* [RECORDS FOR THE EXERCISE]
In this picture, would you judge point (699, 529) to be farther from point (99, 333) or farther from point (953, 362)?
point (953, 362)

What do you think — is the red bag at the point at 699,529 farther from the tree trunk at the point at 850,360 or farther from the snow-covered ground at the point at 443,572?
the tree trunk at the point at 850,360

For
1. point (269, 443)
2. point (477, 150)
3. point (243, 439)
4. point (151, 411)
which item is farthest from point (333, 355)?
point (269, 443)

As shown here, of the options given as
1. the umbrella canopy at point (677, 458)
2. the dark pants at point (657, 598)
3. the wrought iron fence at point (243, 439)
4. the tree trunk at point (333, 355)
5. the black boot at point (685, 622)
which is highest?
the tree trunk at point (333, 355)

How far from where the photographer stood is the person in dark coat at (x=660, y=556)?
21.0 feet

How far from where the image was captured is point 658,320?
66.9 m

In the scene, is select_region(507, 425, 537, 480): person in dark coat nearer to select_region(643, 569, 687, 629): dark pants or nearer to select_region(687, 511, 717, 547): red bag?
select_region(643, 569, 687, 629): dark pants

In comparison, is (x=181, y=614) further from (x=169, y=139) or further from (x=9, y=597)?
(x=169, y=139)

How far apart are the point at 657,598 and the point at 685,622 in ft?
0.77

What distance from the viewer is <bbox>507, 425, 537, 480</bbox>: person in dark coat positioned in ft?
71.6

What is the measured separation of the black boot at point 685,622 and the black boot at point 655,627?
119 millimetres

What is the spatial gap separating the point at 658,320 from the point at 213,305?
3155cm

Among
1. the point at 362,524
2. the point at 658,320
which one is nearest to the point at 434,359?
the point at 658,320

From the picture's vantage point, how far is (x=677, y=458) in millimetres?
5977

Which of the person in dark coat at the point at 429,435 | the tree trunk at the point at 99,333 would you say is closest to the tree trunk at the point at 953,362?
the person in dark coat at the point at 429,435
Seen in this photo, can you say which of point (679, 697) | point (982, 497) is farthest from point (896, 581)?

* [PROBLEM]
Print all of the material above again, reproducing every line without alteration.

* [WRITTEN ANSWER]
In this picture, would you judge point (699, 529) to be farther from point (99, 333) or farther from point (953, 362)?
point (953, 362)

What do you think — is the red bag at the point at 699,529 farther from the tree trunk at the point at 850,360 or farther from the snow-covered ground at the point at 443,572?
the tree trunk at the point at 850,360

For
1. point (269, 443)
2. point (477, 150)
3. point (243, 439)
4. point (151, 411)
which item is farthest from point (333, 355)?
point (269, 443)

As shown here, of the options given as
1. the umbrella canopy at point (677, 458)
2. the dark pants at point (657, 598)
3. the wrought iron fence at point (243, 439)
4. the tree trunk at point (333, 355)
5. the black boot at point (685, 622)
which is highest?
the tree trunk at point (333, 355)

How far from where the photographer stood is the person in dark coat at (x=660, y=556)?
21.0 feet

How far from where the image was captured is point 658,320?
66.9 m

In the scene, is select_region(507, 425, 537, 480): person in dark coat nearer to select_region(643, 569, 687, 629): dark pants or nearer to select_region(687, 511, 717, 547): red bag?
select_region(643, 569, 687, 629): dark pants

In comparison, is (x=181, y=614) further from (x=169, y=139) or further from (x=9, y=597)?
(x=169, y=139)

How far apart are the point at 657,598 and the point at 685,622 in ft?
0.77

What distance from the viewer is <bbox>507, 425, 537, 480</bbox>: person in dark coat positioned in ft?
71.6

What is the measured separation of the black boot at point 685,622 and the black boot at point 655,627?
119 millimetres

What is the spatial gap separating the point at 658,320 from the point at 213,305?
3155cm

Among
1. the point at 362,524
2. the point at 658,320
which one is nearest to the point at 434,359?
the point at 658,320

From the picture's vantage point, how far is (x=677, y=458) in millimetres?
5977

Which of the person in dark coat at the point at 429,435 | the tree trunk at the point at 99,333 would you say is closest to the tree trunk at the point at 953,362?
the person in dark coat at the point at 429,435
Seen in this photo, can you say which of point (679, 697) | point (982, 497) is farthest from point (896, 581)?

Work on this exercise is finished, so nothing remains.